Nadszedł piękny wschód słońca. Wraz z nim kapłani zaczęli przygotowywać ciało zmarłego do ostatecznego spotkania z siłami dzikiej przyrody. Przywiązali je do niewielkiego, umocowanego w ziemi palika i ponacinali płaty skóry na całej powierzchni. Gdy skończyli, z naprzeciwległego wzniesienia na nogach ruszyło ptactwo. Przypominało to lawinę brunatno-czarnego błota, która z impetem przemierza kolejne metry zbocza, i która wreszcie zamienia się w gęsty, kotłujący i hałaśliwy kłąb, osaczający zwłoki. Niespełna godzina wystarczyła, aby pozostał już tylko szkielet.
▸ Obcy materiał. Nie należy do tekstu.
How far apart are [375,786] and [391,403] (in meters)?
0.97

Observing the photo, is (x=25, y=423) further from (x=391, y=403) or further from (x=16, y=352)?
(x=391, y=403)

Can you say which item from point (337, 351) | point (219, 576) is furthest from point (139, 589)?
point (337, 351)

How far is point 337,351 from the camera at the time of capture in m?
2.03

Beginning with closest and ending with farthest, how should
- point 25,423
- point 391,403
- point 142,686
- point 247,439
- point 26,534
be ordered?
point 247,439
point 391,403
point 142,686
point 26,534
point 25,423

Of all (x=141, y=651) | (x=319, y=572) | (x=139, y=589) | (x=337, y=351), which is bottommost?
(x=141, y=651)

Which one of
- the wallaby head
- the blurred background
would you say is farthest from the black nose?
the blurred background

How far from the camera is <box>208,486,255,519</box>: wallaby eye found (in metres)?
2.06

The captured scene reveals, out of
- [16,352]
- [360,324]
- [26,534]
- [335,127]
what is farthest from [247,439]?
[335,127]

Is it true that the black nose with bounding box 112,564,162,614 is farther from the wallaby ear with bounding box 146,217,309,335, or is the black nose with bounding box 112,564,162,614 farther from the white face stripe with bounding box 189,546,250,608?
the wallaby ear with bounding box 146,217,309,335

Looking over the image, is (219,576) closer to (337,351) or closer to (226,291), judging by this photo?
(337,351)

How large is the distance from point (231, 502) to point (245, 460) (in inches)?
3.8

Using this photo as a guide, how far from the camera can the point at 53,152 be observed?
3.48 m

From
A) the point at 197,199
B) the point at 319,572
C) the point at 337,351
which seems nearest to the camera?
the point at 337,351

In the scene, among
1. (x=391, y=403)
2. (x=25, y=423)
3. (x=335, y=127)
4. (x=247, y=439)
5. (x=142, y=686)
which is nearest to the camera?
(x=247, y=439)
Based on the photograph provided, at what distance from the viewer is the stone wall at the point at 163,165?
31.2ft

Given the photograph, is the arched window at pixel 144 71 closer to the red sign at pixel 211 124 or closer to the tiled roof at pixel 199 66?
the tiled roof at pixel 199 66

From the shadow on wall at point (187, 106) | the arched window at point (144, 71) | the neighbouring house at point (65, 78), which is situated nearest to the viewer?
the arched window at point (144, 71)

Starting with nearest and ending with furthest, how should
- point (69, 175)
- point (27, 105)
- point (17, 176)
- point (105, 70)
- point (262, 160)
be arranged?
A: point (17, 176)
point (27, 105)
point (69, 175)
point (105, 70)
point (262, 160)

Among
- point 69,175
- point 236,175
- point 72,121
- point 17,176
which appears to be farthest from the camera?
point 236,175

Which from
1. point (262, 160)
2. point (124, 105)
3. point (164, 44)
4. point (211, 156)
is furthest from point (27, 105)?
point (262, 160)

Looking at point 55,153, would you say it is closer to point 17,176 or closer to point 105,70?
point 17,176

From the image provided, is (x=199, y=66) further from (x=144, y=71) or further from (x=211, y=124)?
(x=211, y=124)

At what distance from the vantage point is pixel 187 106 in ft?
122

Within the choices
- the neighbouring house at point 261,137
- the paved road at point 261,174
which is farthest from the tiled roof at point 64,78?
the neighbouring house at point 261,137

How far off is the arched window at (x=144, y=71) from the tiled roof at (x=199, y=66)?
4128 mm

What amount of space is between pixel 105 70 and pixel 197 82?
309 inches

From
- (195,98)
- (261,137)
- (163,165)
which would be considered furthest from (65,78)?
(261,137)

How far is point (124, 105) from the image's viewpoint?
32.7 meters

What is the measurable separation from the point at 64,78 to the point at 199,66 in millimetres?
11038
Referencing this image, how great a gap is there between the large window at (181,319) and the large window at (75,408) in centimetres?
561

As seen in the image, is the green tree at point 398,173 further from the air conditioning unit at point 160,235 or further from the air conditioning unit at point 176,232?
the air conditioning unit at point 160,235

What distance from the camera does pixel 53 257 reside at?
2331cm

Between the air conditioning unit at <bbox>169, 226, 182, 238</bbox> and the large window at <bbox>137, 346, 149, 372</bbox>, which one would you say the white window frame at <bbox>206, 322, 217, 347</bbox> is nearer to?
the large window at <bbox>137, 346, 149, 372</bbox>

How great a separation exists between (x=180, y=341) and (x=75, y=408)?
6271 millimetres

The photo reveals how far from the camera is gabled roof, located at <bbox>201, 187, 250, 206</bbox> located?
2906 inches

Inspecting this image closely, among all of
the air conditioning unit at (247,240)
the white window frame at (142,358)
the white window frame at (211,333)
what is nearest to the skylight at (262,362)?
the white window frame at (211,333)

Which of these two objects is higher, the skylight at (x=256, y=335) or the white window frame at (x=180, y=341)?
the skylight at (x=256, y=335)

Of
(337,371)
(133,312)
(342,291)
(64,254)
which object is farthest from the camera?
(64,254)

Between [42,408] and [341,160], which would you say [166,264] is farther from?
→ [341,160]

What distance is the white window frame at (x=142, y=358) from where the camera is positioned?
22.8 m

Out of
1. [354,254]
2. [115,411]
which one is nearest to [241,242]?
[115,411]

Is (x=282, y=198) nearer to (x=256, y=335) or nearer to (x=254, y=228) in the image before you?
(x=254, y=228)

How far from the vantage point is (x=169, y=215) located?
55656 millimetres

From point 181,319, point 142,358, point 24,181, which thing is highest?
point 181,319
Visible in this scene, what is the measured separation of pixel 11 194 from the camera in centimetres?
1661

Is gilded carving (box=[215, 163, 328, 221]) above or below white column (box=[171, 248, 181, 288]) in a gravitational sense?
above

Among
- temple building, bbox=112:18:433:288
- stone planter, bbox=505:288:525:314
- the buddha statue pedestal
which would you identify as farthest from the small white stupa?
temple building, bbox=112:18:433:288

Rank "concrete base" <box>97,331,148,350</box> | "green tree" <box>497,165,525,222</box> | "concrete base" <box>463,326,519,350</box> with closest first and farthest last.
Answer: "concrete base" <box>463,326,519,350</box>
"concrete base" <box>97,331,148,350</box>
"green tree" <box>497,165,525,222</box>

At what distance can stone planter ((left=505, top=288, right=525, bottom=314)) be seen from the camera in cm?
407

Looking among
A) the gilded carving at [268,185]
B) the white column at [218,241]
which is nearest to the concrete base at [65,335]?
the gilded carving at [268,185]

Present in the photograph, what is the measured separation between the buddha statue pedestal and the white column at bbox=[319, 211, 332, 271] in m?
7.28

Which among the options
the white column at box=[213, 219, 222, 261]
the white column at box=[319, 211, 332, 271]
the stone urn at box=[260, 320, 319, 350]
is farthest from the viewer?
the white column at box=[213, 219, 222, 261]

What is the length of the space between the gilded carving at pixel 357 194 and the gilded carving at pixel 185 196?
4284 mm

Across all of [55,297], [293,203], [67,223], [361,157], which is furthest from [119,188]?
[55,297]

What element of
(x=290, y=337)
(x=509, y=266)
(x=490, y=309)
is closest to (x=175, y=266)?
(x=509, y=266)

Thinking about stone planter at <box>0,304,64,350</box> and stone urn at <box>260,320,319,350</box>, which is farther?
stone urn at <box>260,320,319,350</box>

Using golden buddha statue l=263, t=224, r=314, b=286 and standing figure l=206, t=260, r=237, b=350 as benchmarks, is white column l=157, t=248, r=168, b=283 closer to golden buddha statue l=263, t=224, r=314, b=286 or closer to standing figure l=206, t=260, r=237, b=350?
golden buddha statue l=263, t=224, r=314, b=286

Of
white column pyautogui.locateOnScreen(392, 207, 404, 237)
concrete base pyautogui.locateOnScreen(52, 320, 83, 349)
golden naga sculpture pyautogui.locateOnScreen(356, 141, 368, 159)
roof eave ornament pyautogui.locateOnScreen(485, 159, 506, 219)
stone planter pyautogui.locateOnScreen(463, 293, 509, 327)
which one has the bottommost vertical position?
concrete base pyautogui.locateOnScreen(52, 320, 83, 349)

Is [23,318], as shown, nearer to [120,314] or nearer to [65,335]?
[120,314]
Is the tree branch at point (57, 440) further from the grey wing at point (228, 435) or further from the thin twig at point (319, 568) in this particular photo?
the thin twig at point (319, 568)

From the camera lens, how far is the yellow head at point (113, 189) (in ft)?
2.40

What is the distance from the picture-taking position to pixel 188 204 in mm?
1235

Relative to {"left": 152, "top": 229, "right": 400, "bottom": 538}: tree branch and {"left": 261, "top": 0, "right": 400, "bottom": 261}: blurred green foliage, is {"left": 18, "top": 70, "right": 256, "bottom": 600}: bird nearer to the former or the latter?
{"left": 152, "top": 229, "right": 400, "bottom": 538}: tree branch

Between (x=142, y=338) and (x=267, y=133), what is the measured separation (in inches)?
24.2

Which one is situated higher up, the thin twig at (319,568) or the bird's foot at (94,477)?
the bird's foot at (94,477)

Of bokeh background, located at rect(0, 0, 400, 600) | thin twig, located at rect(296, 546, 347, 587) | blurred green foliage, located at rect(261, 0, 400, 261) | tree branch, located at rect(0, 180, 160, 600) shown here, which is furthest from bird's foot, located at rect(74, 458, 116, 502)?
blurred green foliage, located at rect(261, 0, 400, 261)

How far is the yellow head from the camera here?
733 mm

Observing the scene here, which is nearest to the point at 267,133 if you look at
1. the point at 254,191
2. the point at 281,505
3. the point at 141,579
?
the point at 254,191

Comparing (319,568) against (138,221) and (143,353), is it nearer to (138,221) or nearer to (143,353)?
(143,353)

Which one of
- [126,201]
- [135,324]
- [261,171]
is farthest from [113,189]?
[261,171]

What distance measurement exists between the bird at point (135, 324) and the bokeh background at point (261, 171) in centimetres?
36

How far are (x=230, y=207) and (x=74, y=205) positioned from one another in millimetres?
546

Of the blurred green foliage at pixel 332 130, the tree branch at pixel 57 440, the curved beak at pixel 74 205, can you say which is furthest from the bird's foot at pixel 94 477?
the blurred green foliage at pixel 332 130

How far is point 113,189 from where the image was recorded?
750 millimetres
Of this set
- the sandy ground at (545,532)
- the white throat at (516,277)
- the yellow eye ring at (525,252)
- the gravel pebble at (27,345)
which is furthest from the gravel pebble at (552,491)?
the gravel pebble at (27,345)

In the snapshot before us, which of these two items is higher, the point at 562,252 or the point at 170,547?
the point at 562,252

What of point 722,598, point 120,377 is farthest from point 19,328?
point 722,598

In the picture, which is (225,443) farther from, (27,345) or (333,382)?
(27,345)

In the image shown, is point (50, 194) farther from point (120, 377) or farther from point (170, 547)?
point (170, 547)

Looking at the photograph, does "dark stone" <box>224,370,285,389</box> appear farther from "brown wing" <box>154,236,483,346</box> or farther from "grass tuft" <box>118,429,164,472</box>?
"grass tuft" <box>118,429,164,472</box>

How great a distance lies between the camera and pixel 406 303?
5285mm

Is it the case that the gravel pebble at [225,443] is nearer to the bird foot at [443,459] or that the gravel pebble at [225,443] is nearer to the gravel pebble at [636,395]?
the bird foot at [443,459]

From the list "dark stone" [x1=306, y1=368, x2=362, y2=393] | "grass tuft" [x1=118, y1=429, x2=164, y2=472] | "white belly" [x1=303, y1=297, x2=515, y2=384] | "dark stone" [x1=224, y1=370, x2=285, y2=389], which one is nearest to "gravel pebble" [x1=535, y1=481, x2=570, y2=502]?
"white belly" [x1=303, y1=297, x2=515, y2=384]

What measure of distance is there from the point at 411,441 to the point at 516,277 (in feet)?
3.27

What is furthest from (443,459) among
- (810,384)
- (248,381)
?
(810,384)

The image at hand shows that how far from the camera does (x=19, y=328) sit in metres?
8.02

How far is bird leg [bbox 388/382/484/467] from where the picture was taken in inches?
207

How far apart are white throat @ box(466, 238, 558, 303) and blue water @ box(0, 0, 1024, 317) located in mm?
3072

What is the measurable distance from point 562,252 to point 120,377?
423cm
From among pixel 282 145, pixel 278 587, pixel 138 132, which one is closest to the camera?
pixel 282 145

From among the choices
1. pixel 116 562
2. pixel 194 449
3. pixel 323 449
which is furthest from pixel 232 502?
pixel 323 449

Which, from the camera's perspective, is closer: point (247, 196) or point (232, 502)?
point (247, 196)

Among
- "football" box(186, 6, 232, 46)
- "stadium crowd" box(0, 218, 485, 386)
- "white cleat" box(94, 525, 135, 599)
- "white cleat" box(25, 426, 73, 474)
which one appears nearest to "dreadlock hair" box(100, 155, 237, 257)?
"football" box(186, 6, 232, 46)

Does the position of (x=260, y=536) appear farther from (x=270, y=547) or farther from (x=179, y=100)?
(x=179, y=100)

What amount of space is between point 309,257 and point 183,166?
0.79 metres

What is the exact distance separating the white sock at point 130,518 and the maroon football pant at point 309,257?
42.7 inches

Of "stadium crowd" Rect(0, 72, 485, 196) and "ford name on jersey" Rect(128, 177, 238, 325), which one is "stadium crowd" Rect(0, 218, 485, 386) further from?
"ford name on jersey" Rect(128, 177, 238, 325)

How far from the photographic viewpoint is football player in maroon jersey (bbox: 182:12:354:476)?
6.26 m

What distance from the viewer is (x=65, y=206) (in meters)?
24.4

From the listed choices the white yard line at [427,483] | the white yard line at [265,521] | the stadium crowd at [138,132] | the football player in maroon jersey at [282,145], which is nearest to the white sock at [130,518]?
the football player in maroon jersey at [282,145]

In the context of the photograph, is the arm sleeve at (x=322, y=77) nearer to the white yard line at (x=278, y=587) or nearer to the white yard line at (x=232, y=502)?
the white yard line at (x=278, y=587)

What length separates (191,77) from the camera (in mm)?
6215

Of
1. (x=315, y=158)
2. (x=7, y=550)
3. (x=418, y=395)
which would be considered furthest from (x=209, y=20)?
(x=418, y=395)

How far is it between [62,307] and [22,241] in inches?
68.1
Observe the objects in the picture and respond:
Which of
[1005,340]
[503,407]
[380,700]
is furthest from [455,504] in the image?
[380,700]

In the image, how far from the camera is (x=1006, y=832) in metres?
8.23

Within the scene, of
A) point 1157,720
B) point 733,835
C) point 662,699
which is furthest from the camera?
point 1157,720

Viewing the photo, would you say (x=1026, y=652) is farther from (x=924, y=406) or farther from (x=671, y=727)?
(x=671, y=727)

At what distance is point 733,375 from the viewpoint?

Ostatnim etapem rytuału jest pofragmentowanie i zmiażdżenie kości i wymieszanie ich ze mąką jęczmienną – tsampą. Sępy po raz kolejny zleciały się do walki o pokarm. Po ciele ludzkim pozostała tylko czerwona, krwista plama na udeptanej trawie.

Pogrzeb tybetański to zdecydowanie bardzo silne przeżycie wewnętrzne. Wstrząsające, ale jak wiele rzeczy w buddyzmie niepozbawione mistycyzmu. I właśnie tak powinno się do niego podchodzić: pozarozumowo, z należnym szacunkiem do mądrości głoszonych i tradycji praktykowanych przez inne religie.

Iza Fifielska

Za jedną ze szczególnych chwil uznaje moment, kiedy samolot odrywa się od pasa startowego. Dosięga ją wtedy euforyczne poczucie oszałamiającej wolności i świadomość, że tylko kilka godzin dzieli ją od fascynującego świata. Przemierzyła wiele krętych azjatyckich, środkowo i południowo-amerykańskich dróg, ale serce podpowiada, że to dopiero początek.